Start of Block

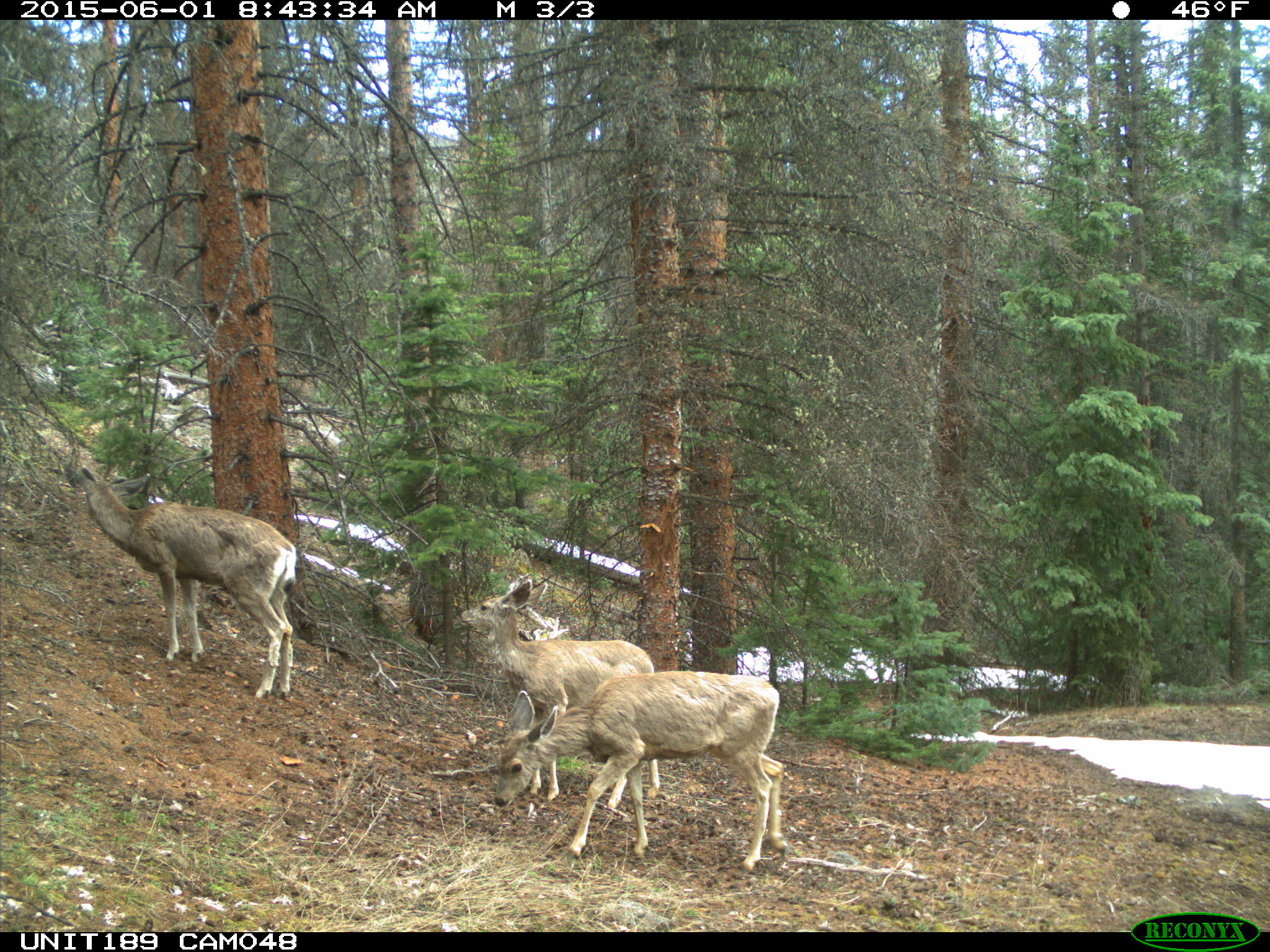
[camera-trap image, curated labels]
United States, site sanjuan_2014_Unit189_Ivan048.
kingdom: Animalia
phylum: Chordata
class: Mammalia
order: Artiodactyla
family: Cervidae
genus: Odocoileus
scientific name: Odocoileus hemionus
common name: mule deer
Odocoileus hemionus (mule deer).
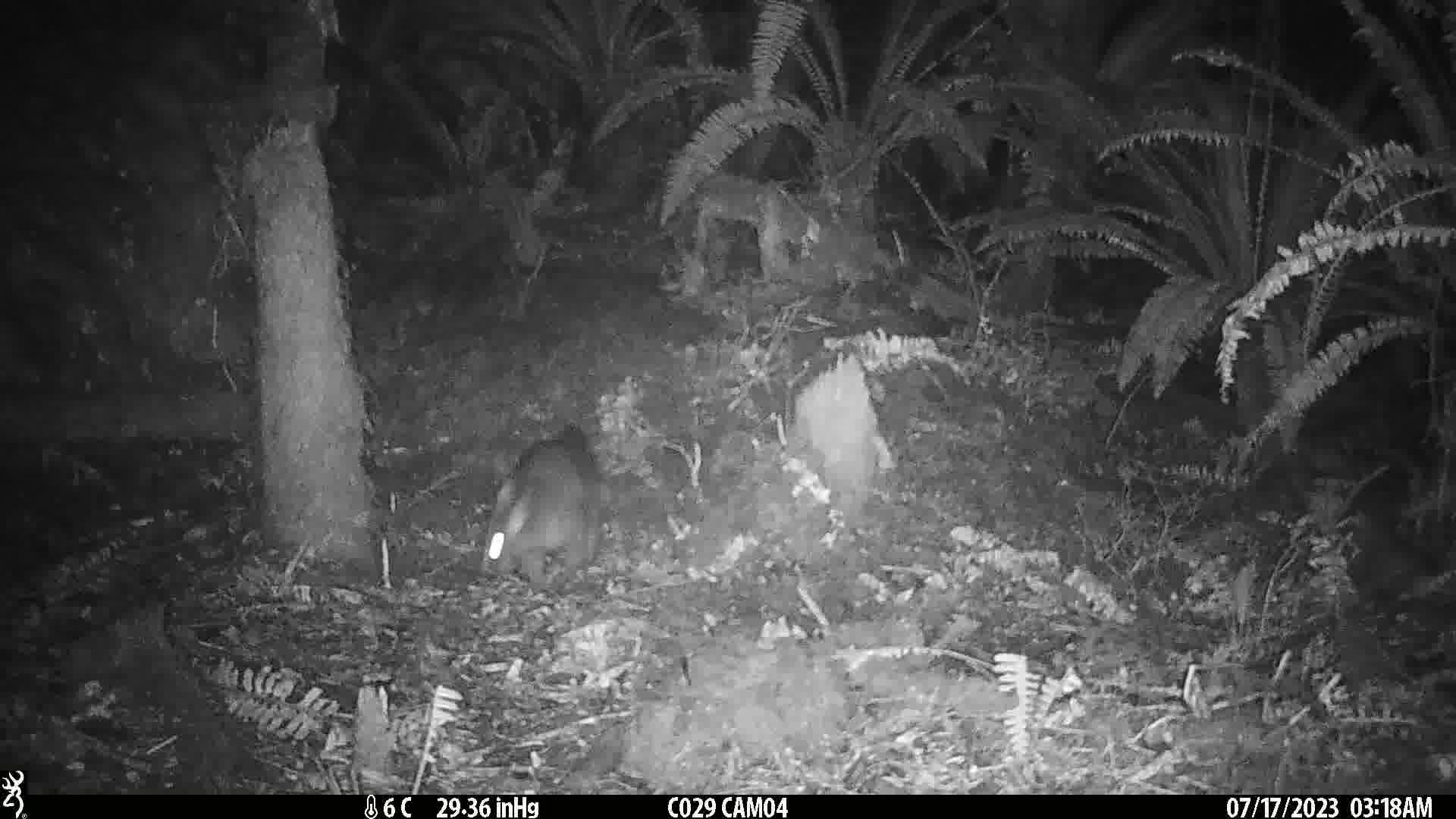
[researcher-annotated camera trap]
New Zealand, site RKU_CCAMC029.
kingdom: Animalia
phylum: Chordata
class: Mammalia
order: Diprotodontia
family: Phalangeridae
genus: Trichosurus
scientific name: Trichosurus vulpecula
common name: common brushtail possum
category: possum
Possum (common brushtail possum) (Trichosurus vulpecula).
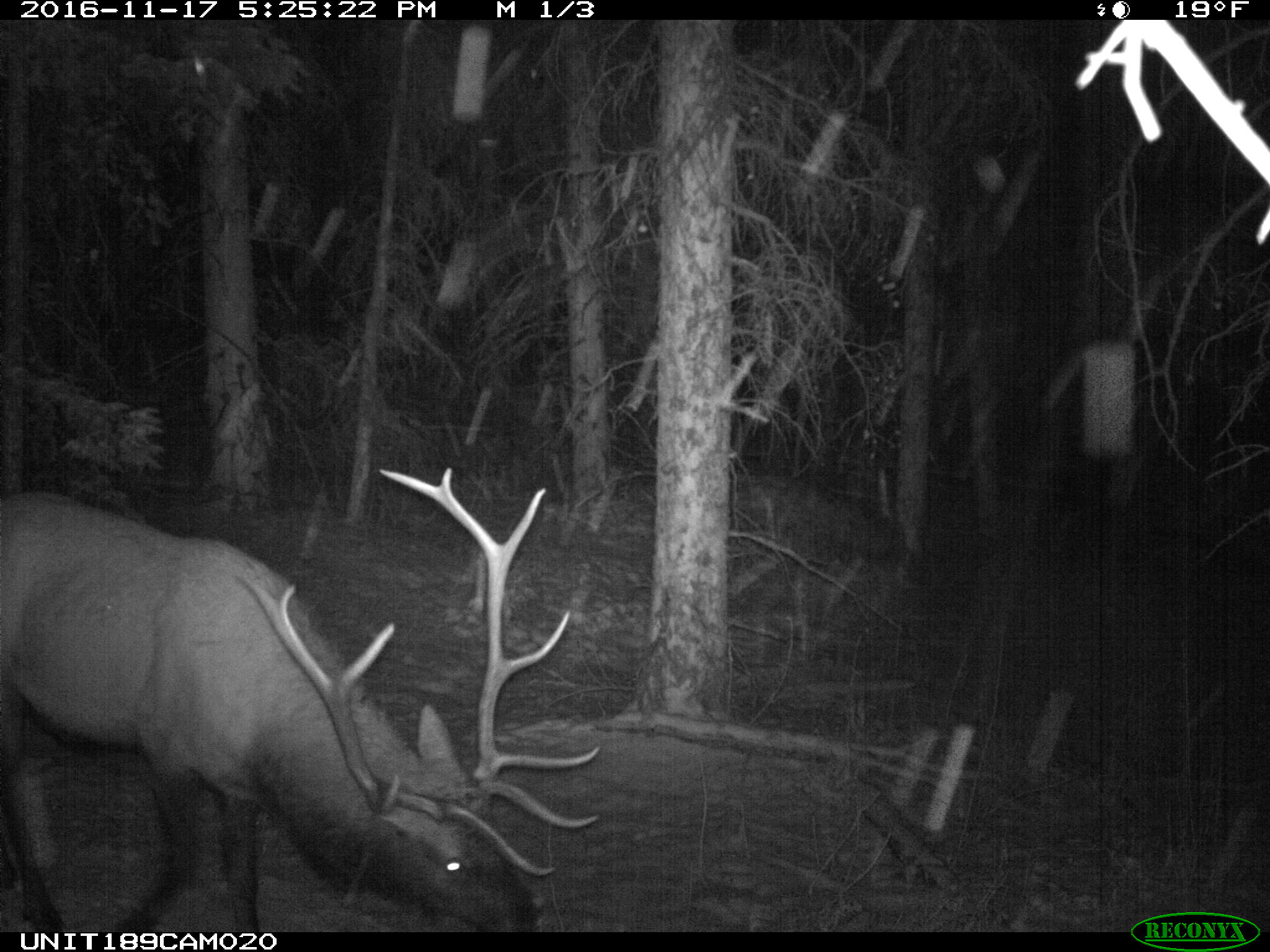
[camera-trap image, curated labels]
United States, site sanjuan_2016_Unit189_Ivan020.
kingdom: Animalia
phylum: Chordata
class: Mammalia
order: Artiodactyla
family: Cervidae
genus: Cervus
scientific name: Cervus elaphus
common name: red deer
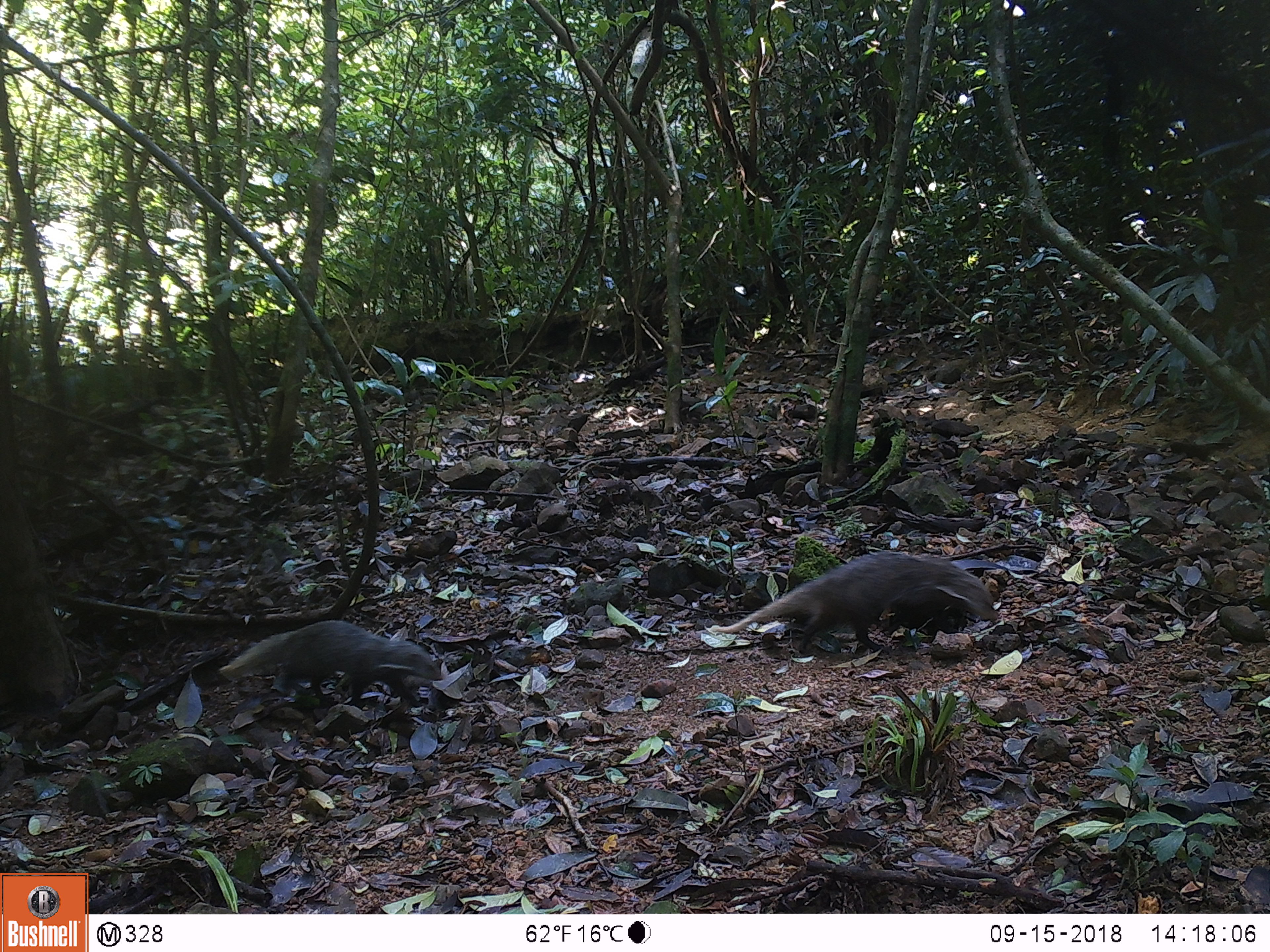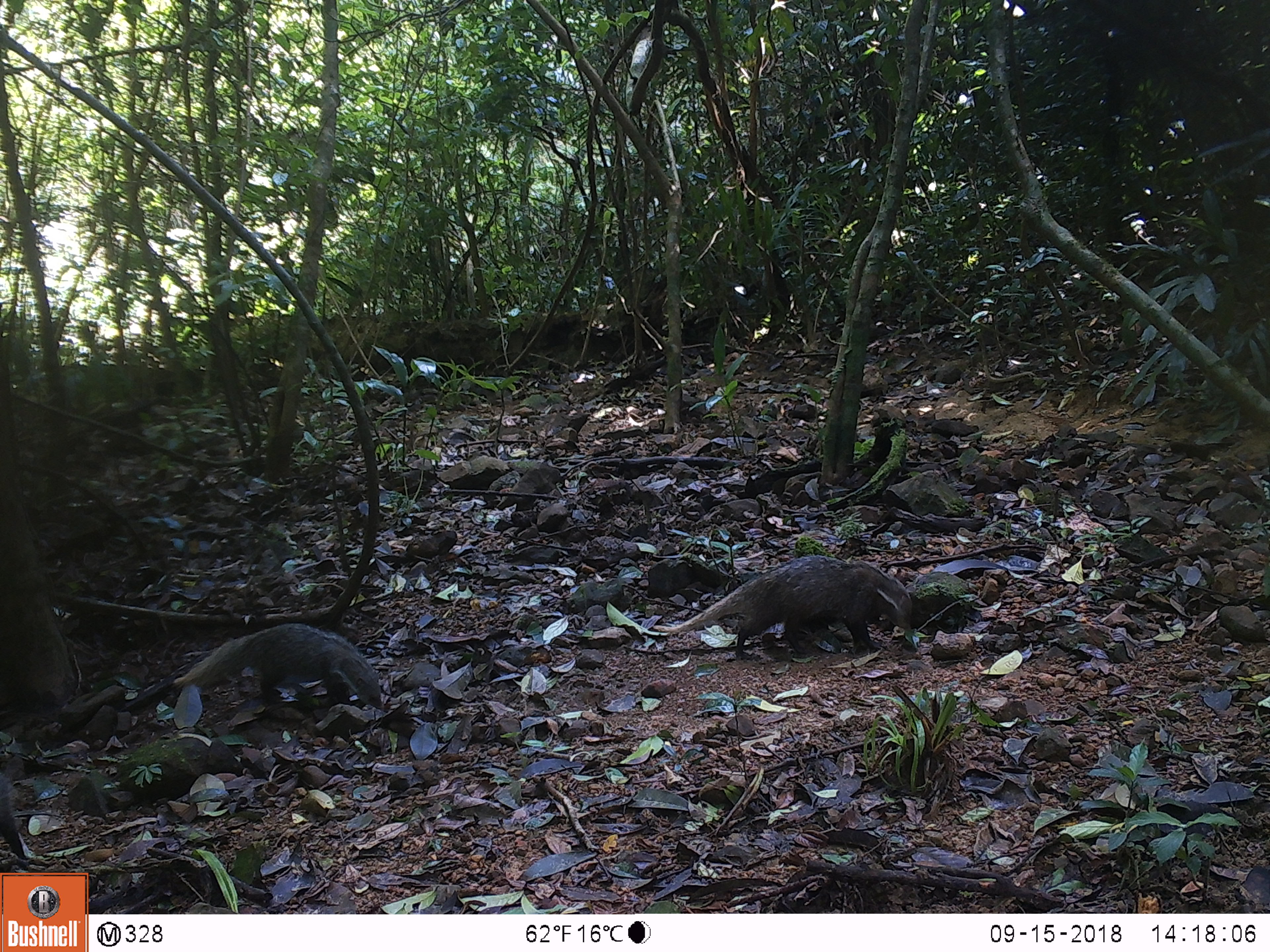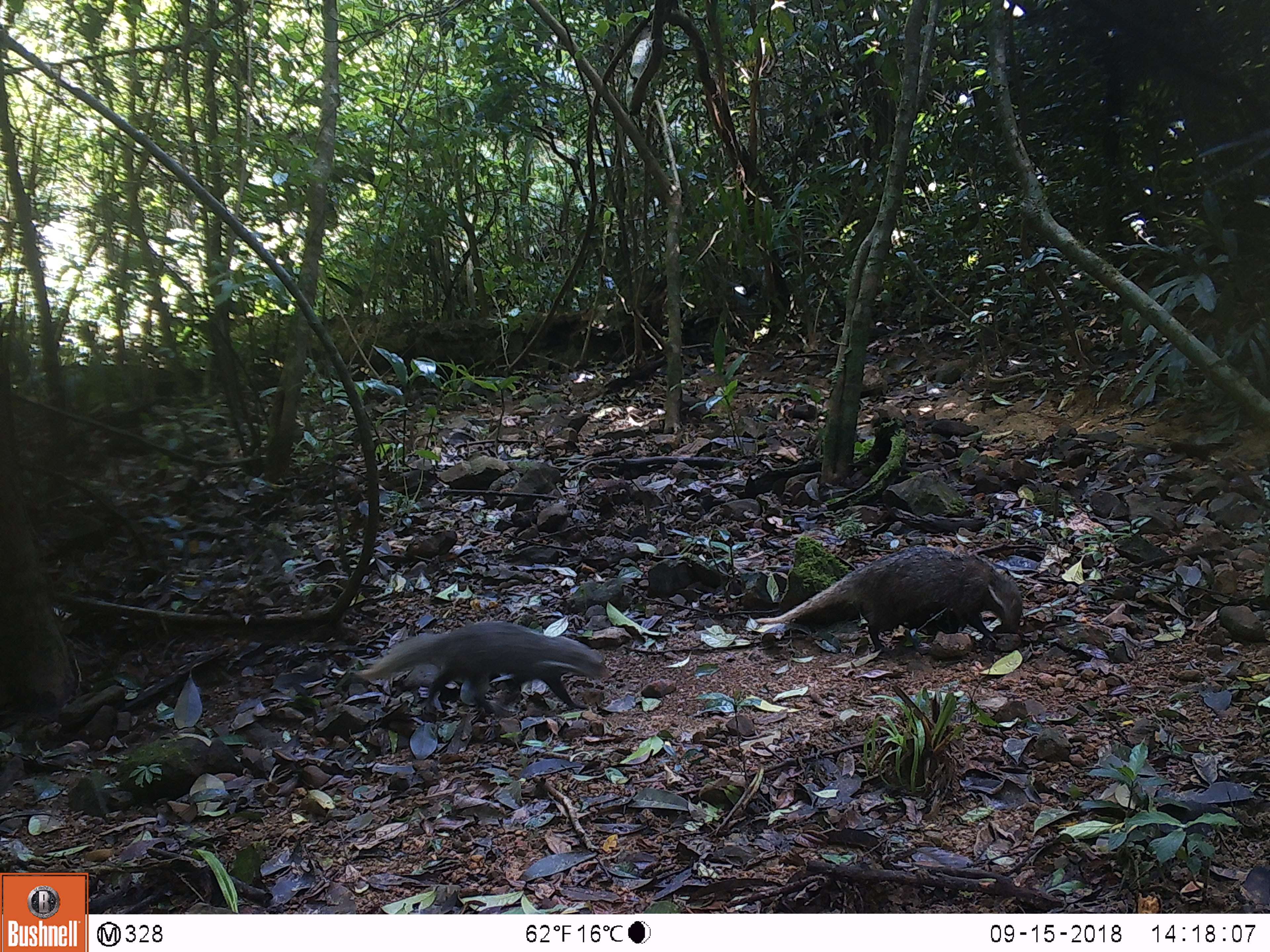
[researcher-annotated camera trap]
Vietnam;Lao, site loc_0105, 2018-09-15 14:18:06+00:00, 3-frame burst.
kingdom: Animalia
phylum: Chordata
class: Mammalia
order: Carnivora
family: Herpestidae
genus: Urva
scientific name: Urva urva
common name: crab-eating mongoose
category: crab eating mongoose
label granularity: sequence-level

End of Block

## Your task
Write out the material exactly as it stands, omitting every picture.

## Solution for this task
[camera-trap image, curated labels]
United States, site sanjuan_2014_Unit189_Ivan048.
kingdom: Animalia
phylum: Chordata
class: Mammalia
order: Artiodactyla
family: Cervidae
genus: Odocoileus
scientific name: Odocoileus hemionus
common name: mule deer
Odocoileus hemionus (mule deer).
[researcher-annotated camera trap]
New Zealand, site RKU_CCAMC029.
kingdom: Animalia
phylum: Chordata
class: Mammalia
order: Diprotodontia
family: Phalangeridae
genus: Trichosurus
scientific name: Trichosurus vulpecula
common name: common brushtail possum
category: possum
Possum (common brushtail possum) (Trichosurus vulpecula).
[camera-trap image, curated labels]
United States, site sanjuan_2016_Unit189_Ivan020.
kingdom: Animalia
phylum: Chordata
class: Mammalia
order: Artiodactyla
family: Cervidae
genus: Cervus
scientific name: Cervus elaphus
common name: red deer
[researcher-annotated camera trap]
Vietnam;Lao, site loc_0105, 2018-09-15 14:18:06+00:00, 3-frame burst.
kingdom: Animalia
phylum: Chordata
class: Mammalia
order: Carnivora
family: Herpestidae
genus: Urva
scientific name: Urva urva
common name: crab-eating mongoose
category: crab eating mongoose
label granularity: sequence-level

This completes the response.